Chris Howie, who held national roles in the livestock agency sector before joining StockCo as business development manager (and who also writes a monthly livestock market column for Beef Central and Sheep Central), said the emergence of livestock finance facilities has “taken the glass ceiling away”.

“Take a grain cocky for instance. They have all their crop in, they have drawn their overdraft to the limit with the bank, and they might be able to trade only 500 lambs a year,” he said.

“Now those same clients can utilise the feed potential they have that may handle 3000 lambs a year, because they can access funding and match stocking rate to carrying capacity.

“They can trade a larger number of livestock without leveraging their own equity or dipping into bank funding, and enter into trades in a timely and opportunistic manner allowing them to create great trading margins.

“In some cases this allows them time reconfigure their major facilities, enabling their business to expand.

“So it has allowed them to become very nimble and use available feed real time instead of having to wait for finance and missing the moment.”

The rise of specialist livestock finance has effectively provided access to corporate funding at an independent agency or farm level, he said.

“Whereas prior to that, an agency had to go and get their own trade finance facility, and when livestock prices went up, $10 million didn’t go very far.”

StockCo pioneered livestock financing in Australia as a standalone product in 2014 after successfully operating the model in NZ since 1995.

The company’s livestock finance offerings have been refined and added to since the early days, while additional products have also since emerged from agri banks to livestock agencies and other standalone providers.

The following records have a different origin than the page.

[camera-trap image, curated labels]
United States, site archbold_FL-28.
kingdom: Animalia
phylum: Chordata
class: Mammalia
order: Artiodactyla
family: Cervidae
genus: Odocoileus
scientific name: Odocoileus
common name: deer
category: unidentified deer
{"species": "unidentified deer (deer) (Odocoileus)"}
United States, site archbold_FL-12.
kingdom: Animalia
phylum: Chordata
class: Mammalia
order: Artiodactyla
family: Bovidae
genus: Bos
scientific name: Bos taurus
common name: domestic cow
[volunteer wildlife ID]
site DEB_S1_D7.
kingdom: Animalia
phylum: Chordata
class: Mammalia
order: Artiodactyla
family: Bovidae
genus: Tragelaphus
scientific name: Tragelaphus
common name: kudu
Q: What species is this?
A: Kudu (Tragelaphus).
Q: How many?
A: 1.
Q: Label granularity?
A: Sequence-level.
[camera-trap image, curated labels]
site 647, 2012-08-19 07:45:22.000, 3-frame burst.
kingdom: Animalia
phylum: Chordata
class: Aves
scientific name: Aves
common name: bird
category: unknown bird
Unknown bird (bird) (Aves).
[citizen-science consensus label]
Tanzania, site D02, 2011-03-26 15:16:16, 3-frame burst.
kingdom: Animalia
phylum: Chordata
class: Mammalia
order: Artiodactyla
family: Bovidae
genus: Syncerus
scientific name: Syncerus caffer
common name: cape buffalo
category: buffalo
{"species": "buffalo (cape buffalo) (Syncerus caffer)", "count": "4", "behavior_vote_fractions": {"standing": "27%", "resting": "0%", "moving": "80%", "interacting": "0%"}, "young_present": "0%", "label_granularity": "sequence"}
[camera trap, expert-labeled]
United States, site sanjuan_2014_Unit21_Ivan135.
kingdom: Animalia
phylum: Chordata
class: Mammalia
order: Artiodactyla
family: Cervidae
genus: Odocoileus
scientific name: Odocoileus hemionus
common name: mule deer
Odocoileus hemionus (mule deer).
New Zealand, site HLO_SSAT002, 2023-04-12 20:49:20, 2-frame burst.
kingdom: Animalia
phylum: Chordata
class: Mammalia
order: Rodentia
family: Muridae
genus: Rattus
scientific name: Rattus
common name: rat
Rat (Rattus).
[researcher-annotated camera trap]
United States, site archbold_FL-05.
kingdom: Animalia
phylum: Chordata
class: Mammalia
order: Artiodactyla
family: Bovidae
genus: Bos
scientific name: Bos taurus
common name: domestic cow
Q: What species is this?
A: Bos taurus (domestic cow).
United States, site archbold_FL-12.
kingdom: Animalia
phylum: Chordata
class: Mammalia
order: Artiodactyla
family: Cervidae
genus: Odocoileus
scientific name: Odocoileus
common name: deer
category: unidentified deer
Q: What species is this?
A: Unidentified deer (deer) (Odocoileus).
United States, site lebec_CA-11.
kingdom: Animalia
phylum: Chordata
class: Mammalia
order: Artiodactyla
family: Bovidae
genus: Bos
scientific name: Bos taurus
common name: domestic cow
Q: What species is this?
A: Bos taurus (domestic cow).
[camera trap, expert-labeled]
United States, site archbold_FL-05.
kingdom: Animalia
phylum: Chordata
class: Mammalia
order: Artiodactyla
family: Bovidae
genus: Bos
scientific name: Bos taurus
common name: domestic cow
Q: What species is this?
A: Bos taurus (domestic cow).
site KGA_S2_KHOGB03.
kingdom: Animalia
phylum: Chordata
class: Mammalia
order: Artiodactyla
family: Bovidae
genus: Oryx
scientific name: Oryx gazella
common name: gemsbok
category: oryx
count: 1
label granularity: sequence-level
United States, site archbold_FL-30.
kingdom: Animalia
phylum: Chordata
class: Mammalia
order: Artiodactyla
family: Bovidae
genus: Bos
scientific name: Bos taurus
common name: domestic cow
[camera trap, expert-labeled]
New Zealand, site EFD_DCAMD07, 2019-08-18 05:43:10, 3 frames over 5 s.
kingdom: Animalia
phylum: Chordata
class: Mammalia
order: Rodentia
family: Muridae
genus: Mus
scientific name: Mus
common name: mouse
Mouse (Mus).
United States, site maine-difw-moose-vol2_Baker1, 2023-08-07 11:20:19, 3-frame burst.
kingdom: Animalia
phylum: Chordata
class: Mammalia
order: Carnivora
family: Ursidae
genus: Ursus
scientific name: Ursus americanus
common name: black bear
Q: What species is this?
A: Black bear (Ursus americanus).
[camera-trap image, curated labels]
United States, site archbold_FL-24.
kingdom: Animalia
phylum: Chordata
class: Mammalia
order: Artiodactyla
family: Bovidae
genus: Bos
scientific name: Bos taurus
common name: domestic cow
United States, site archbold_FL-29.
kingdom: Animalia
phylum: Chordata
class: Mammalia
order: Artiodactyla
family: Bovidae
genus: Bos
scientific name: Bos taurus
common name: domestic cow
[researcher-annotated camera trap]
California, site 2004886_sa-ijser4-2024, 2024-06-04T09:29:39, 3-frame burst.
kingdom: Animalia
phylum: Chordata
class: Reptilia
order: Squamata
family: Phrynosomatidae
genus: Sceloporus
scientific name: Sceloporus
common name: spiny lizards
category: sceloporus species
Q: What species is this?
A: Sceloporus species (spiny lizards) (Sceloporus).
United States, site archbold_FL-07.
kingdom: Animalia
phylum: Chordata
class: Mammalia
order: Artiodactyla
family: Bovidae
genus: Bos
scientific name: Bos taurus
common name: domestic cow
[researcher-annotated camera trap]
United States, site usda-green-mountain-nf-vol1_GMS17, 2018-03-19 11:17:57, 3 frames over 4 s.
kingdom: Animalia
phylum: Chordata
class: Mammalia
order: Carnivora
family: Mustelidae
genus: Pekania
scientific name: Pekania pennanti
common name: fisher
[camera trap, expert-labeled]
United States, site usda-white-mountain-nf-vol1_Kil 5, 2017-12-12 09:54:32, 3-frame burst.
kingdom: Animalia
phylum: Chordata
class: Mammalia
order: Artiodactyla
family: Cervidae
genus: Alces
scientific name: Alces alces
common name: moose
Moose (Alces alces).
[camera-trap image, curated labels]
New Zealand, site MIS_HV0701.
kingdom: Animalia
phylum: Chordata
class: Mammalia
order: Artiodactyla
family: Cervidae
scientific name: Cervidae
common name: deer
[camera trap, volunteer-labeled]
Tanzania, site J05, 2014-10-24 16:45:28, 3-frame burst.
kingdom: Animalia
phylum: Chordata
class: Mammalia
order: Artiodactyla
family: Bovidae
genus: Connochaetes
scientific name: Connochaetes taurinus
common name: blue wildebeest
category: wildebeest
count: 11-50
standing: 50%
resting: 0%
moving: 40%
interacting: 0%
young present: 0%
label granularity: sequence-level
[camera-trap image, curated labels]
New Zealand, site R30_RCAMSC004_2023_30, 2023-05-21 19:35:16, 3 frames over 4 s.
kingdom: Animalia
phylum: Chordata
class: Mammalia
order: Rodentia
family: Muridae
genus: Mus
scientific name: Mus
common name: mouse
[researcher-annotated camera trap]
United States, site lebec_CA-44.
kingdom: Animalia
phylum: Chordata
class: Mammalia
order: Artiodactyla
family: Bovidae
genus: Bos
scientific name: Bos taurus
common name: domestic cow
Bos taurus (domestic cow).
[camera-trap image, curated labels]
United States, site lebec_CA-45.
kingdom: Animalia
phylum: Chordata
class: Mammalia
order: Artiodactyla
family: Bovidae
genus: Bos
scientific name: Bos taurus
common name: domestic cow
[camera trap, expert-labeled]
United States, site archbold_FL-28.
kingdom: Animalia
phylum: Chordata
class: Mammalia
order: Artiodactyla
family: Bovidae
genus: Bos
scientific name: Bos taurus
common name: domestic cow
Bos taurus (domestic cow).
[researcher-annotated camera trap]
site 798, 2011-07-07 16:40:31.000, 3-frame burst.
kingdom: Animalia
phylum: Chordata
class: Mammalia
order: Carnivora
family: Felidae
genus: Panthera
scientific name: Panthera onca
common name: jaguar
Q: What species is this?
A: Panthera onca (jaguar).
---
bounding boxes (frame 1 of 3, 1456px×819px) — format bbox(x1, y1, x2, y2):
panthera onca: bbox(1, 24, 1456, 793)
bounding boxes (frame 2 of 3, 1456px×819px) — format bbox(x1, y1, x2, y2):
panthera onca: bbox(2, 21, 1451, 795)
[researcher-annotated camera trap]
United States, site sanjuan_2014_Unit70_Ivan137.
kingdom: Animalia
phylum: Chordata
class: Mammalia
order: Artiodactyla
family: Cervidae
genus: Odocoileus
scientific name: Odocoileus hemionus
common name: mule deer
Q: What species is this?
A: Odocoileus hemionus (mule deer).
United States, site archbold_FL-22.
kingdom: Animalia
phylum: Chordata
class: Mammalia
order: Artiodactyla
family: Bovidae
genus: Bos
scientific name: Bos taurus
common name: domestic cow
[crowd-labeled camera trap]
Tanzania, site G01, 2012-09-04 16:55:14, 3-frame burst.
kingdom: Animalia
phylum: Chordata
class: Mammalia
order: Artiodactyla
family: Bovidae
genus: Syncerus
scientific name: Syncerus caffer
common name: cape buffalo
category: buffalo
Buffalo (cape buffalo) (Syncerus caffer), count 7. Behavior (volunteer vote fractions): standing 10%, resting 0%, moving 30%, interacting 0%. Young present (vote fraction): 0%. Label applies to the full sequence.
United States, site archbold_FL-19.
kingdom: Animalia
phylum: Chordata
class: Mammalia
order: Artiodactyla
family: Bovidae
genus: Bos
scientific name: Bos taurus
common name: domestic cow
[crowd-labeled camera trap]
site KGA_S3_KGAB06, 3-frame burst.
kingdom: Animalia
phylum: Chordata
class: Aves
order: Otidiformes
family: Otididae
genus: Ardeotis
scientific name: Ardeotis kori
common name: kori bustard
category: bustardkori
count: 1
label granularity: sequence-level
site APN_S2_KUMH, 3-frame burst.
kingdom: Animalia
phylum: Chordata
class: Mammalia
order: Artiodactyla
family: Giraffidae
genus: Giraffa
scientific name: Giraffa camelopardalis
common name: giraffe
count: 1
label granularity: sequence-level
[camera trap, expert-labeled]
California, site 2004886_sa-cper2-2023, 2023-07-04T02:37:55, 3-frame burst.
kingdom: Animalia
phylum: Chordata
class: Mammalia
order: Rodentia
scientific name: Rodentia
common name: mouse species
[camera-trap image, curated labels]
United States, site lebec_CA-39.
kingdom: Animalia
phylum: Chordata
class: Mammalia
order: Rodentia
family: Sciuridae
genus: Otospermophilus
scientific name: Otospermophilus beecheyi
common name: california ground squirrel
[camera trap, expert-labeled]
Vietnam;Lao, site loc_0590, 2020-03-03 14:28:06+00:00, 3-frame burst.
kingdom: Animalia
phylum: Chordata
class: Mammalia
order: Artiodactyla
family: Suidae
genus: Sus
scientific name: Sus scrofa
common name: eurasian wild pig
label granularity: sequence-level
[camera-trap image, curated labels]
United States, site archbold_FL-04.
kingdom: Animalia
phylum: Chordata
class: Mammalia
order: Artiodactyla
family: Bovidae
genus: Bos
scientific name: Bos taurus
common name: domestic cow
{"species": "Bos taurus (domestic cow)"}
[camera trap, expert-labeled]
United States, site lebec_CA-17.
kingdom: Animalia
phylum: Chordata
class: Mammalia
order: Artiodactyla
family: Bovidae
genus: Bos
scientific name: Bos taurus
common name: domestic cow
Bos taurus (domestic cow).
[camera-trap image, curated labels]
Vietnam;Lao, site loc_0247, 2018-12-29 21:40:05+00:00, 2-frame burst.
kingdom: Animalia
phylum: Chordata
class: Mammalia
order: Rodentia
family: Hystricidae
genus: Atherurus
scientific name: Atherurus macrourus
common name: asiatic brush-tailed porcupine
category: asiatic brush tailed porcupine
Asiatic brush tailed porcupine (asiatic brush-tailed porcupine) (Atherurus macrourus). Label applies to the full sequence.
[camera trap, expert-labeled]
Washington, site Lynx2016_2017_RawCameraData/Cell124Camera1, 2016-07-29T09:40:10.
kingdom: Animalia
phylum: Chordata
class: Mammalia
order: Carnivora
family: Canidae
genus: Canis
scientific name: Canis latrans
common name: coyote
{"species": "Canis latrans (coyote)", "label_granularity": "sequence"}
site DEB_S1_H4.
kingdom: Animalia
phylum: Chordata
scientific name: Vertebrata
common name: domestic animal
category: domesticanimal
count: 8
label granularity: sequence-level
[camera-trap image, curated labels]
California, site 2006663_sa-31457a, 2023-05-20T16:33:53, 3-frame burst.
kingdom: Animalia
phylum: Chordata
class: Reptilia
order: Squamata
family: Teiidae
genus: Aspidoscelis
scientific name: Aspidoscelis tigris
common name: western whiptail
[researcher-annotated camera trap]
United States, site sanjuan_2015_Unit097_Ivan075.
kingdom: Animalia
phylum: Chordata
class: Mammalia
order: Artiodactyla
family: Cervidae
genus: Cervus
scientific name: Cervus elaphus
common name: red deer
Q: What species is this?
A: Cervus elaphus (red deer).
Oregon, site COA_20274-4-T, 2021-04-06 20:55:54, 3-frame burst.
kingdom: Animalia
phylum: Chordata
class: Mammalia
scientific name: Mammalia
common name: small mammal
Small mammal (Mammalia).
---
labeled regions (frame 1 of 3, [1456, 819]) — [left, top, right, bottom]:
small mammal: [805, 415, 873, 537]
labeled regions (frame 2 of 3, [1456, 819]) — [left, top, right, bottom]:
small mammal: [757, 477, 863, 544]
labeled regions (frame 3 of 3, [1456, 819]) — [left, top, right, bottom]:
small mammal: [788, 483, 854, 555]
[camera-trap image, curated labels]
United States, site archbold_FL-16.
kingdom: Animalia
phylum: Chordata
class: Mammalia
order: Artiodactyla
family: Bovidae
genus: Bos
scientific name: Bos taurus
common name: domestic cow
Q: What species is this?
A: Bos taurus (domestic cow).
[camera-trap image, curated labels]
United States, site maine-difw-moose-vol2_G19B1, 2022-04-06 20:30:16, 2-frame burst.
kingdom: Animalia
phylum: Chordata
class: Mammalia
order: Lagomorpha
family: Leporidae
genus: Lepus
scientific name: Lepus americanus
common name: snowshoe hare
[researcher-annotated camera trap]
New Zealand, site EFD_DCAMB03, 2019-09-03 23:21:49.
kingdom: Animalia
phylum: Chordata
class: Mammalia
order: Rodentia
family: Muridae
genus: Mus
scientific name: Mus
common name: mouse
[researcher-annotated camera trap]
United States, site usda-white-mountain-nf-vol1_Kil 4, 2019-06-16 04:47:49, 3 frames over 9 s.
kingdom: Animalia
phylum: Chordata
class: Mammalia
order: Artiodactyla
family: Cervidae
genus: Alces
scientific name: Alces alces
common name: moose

Each varies in the moving parts of their finance products, funding costs and eligibility criteria, but the net result has been subtle but significant shift in livestock market dynamics in Australia.

Mr Howie estimates there would now be “several thousand” facilities in place across the industry.

While some would have been inactive during winter, with Spring now here a return to greater than 50 percent utilisation would be expected, he said.